I really felt like lentils because I haven't had them for ages. I've been using up my millions of packets of split peas first. (I've only got 1kg left! haha. I couldn't walk past 500g packs of split peas for 50c without buying at least 10 of them). I thought about using the split peas in this meal but decided it wouldn't quite work for me.
250g green/brown lentils
2 carrots, diced
1 large zucchini, diced
100g mushrooms, thickly sliced
1 onion finely chopped
4 cloves garlic finely chopped
1 tbsp mixed Italian herbs
400g can chopped tomatoes*
750ml chicken style stock
The greens from one bunch of beetroot, well washed and roughly chopped**
1kg potatoes, washed and cooked and made into mash.
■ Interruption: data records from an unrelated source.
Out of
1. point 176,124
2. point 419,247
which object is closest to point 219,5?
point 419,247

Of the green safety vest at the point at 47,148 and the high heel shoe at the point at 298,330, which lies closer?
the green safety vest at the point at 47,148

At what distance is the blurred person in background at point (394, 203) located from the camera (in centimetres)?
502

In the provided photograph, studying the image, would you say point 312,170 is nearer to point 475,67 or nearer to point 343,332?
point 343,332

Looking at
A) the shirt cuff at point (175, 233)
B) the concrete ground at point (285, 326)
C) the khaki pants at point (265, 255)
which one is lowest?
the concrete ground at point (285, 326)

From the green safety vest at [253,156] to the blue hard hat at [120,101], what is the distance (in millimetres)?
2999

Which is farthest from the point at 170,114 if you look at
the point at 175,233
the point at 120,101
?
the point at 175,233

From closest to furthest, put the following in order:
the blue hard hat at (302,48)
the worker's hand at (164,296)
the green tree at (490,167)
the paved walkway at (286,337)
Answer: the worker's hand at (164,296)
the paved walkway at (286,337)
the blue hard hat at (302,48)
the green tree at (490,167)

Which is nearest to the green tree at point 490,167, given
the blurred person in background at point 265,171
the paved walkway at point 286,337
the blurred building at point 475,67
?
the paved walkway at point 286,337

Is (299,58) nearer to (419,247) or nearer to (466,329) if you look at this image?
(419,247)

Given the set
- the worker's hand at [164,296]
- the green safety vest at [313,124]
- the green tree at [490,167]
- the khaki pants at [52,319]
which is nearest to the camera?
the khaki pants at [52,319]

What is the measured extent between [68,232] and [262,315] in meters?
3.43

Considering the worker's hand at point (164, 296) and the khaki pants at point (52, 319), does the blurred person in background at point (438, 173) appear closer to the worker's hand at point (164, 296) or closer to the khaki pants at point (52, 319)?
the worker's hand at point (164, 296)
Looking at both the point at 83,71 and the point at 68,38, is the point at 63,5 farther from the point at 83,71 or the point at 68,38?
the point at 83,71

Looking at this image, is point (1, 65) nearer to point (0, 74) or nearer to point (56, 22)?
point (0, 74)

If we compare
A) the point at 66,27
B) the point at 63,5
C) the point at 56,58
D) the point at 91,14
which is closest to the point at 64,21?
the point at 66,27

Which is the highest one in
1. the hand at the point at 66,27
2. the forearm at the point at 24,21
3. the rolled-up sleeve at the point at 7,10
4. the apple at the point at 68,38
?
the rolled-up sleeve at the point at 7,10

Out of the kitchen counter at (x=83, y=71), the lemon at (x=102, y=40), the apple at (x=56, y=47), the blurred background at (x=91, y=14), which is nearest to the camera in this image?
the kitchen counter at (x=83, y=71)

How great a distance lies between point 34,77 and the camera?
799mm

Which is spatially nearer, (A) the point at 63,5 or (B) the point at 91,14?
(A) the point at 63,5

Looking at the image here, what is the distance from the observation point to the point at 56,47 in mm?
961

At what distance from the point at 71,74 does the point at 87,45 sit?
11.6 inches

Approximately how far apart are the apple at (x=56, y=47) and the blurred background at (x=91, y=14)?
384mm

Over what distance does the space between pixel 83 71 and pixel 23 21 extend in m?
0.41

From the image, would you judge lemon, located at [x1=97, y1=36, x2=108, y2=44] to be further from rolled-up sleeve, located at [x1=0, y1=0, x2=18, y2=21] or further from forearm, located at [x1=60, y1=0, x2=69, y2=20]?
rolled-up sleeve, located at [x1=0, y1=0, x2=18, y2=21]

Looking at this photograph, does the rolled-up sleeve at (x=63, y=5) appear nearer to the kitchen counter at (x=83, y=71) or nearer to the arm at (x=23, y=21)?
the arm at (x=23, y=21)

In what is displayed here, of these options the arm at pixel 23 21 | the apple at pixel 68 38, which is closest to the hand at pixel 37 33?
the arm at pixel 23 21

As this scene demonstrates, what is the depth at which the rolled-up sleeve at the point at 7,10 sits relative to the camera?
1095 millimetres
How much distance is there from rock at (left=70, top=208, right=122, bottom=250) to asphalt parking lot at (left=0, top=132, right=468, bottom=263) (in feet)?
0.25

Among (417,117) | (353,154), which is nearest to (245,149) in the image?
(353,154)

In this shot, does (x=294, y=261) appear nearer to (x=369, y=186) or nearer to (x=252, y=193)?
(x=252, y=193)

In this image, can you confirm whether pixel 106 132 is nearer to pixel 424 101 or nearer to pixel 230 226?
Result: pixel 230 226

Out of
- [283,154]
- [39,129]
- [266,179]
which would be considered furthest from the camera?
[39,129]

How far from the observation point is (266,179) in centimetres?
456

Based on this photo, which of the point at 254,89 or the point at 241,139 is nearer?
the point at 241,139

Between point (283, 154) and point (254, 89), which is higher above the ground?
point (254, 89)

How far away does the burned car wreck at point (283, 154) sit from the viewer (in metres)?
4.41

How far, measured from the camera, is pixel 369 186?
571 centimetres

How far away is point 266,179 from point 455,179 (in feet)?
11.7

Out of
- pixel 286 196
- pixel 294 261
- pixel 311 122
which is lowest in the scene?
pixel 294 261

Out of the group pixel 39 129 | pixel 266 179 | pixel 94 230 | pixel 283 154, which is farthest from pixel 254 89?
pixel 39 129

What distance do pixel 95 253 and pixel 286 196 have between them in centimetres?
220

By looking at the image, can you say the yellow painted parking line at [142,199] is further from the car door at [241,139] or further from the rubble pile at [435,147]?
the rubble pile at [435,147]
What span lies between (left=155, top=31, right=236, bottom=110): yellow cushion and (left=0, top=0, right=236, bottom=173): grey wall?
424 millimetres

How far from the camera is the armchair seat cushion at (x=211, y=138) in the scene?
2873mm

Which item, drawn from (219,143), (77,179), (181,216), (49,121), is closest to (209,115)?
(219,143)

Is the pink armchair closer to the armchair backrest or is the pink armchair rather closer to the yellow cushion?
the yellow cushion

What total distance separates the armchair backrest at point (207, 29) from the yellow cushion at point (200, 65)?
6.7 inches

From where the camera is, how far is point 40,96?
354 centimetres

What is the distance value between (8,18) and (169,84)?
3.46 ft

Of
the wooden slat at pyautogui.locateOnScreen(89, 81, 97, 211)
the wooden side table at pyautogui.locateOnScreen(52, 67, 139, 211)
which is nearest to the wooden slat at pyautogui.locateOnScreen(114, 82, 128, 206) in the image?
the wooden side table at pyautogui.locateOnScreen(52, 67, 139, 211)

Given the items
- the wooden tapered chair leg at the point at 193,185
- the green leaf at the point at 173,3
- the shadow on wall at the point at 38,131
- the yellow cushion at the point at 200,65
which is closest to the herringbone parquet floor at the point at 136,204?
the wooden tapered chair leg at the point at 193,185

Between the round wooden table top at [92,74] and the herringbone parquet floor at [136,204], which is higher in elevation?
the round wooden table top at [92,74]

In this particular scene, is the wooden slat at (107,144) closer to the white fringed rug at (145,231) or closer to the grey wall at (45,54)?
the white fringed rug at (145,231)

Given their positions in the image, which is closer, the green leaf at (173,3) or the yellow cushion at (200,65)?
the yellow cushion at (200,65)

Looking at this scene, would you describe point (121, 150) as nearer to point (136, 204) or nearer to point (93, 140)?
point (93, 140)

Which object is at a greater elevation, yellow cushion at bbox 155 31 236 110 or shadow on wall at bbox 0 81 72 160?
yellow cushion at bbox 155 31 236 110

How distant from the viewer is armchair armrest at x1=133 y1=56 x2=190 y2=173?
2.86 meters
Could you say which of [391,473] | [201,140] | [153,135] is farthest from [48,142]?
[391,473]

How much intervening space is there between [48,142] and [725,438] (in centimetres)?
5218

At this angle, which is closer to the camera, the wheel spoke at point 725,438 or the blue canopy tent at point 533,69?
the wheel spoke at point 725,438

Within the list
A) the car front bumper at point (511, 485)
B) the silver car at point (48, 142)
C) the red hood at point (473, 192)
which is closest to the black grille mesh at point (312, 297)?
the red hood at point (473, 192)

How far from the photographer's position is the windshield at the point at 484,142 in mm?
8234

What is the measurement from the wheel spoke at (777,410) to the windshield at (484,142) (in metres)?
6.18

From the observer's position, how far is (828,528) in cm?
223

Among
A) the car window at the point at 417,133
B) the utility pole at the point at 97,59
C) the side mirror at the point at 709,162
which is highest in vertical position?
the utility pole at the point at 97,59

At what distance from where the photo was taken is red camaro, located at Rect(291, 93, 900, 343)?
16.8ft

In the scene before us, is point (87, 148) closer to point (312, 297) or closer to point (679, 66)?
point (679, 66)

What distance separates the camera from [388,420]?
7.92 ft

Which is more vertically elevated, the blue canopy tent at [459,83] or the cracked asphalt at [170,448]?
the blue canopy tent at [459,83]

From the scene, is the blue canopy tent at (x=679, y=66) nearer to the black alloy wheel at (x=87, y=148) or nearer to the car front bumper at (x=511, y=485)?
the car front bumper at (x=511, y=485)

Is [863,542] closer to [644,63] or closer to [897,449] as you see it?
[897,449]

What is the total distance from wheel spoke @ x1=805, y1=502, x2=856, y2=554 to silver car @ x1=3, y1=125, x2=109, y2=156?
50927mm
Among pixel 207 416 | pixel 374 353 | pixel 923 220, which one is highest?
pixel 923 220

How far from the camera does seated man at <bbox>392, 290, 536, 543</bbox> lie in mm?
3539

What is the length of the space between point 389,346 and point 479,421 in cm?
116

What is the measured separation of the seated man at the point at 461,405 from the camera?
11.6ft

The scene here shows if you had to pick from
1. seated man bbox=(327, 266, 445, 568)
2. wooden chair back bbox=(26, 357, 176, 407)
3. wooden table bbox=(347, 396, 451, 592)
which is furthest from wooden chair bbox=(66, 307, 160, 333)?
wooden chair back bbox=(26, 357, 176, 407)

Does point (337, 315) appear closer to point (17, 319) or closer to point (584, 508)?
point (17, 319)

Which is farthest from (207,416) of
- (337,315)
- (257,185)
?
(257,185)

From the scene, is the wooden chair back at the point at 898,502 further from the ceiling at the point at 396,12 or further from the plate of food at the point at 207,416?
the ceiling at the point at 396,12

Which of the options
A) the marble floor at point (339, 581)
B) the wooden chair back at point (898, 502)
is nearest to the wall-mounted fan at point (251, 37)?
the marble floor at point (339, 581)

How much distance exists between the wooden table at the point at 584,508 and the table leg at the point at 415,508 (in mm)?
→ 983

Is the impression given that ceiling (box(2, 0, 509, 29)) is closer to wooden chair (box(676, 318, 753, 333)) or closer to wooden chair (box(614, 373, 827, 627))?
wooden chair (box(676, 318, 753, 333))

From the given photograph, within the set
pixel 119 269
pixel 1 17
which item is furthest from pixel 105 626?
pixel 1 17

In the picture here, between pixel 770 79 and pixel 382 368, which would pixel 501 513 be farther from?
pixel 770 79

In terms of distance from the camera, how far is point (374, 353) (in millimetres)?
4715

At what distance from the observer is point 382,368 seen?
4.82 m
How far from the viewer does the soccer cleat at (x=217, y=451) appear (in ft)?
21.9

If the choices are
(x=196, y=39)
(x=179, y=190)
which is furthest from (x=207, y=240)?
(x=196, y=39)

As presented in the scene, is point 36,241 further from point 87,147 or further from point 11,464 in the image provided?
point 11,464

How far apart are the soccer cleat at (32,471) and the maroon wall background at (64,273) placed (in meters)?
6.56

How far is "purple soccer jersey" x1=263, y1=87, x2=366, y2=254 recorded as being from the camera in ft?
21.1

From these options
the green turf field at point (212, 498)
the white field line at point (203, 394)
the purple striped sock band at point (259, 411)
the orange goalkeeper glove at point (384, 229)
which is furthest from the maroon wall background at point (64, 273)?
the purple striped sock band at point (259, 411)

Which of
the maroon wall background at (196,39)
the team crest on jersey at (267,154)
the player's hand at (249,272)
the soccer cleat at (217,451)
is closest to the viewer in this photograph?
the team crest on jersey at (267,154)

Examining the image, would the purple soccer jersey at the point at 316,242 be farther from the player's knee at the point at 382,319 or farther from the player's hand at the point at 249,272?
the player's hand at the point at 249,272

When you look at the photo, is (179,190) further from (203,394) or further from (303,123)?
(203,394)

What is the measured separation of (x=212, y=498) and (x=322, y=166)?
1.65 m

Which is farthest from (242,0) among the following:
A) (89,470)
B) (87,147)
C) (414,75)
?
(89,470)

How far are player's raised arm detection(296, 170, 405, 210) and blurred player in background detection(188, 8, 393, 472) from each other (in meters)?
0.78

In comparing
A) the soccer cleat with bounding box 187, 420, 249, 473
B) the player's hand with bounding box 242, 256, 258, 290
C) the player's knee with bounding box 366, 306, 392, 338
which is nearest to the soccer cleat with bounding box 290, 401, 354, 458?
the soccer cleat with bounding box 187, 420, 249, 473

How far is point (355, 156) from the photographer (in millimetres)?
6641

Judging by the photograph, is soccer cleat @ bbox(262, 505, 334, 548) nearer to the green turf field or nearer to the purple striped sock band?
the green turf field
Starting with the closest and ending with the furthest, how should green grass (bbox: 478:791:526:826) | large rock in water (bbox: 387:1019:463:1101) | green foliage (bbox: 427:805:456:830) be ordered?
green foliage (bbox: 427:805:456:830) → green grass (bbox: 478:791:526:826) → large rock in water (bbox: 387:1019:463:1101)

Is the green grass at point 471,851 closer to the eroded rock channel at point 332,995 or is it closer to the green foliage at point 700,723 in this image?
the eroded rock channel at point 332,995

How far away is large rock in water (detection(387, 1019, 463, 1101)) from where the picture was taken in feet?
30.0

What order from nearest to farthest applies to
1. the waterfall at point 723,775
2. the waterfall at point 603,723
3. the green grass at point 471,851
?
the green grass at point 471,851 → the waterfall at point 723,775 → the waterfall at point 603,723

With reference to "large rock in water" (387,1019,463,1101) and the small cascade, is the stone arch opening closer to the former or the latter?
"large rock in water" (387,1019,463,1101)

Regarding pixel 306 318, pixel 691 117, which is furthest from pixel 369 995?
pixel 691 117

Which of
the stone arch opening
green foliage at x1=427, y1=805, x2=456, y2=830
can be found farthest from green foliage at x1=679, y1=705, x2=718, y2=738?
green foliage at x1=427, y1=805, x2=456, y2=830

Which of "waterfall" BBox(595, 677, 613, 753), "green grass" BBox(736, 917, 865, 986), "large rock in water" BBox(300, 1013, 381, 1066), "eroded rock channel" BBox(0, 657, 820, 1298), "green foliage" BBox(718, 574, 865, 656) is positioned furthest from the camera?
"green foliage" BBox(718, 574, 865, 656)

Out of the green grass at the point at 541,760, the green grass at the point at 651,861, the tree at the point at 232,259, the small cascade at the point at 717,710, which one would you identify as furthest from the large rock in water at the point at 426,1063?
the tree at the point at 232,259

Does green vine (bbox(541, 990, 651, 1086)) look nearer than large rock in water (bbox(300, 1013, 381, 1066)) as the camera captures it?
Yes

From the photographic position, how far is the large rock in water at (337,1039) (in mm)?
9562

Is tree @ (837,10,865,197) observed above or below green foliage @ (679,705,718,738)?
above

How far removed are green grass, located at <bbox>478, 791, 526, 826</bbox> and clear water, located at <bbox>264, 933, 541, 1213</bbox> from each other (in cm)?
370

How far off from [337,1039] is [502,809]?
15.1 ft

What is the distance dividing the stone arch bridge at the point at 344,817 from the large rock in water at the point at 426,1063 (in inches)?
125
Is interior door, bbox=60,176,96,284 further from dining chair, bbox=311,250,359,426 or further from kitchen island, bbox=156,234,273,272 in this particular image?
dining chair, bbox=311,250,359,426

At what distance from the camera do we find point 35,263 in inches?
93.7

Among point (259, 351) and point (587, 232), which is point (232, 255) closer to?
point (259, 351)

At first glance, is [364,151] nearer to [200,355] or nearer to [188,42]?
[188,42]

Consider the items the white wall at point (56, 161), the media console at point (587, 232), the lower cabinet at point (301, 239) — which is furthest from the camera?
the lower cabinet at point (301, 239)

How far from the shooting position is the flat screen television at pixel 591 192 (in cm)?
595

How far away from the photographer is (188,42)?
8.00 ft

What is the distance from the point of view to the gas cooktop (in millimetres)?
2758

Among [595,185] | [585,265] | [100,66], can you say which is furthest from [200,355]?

We make ours with a little soy milk, nutritional yeast, margarine and pepper.
Prepare mashed potatoes. Set aside.
In a large stock pot, saute the onion and garlic until it begins to soften. You can do this in oil or water - I used coconut oil. Add the carrots, lentils, stock, herbs and can tomatoes. Bring to a boil then turn down to a simmer and cook until lentils are soft/edible. It may run out of water, so keep an eye on it. Just add more, 1/2 cup at a time if this happens.
Stir in the mushrooms, zucchini and beetroot greens. Cook until mushrooms have softened and greens have wilted.
Pour into a casserole/lasagne dish and spread potatoes on top. Sprinkle with herbs, nutritional yeast or pepper if desired.
Turn oven to 180 degrees Celcius and bake for 1/2 an hour or until potatoes are crispy on the top!
*ALDI sells cans of organic chopped tomatoes for $1.29! Or non-organic ones for 69c (at the moment). I was pretty excited, I bought 3 cans.
** Spinach, silverbeet, kale or any other kind of leafy green can be substituted for this. Even frozen spinach (just add to the pot earlier, or defrost first). I just had beetroot greens on hand. Speaking of beetroot I should really use those before they go soft.
This is an excellent meal to cook up when broke or in need of something hearty, filling and comforting, and you can't be bothered cooking rice. It reheats well and could be frozen to have another time. You could use whatever veges you have on hand - I had mushrooms to use up but I probably wouldn't go buy them specifically for this, for example. Celery would be a good addition. Frtozen peas or beans would be too :) It ended up costing me about $1.50 per serve.